After the Inauguration of the 46th President at a critical moment in US history, the SMPA community continues to be a protagonist in media and public affairs. Alumni, faculty, and National Council members work in and report from the White House and Congress, work in advocacy and strategic communication organizations to influence public opinion and policy, and conduct research on fundamental issues affecting the health of information and democracy.
SMPA will host a conversation on February 4th at 6pm about where politics and journalism are headed.
What has changed in the last four years? Are those changes likely to continue? What are the big challenges going forward for the study and the practice of journalism and political communication?
Moderator Peter Loge is an Associate Professor at the School of Media and Public Affairs (SMPA), Director of External Relations for SMPA, and Director of the Project on Ethics in Political Communication. His focus is on strategic communications, political strategy and ethics.
Dr. Rebekah Tromble is an Associate Professor at the School of Media and Public Affairs and Director of the Institute for Data, Democracy, and Politics (IDDP). Dr. Tromble’s research focus is on political communication, digital research methodology, and research ethics.

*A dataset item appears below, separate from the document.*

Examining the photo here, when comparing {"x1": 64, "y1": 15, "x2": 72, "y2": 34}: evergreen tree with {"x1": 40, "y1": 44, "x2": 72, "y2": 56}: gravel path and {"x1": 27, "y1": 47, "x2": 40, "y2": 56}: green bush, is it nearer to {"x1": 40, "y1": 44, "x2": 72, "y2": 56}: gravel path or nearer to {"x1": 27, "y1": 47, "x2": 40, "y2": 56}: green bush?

Frank Maisano is the Senior Principal and the co-founder of the strategic communications practice at Bracewell, a law and government relations firm in Washington DC. His focus is on media relations, crisis communications and strategic counseling services. Frank is also an adjunct professor at the School of Media and Public Affairs.
Dante Chinni is a reporter and data analyst for the Wall Street Journal and NBC News, and the Project Director and Founder of the American Communities Project. His focus is on the understanding of the socio-economic, cultural, and political forces that shape the United States.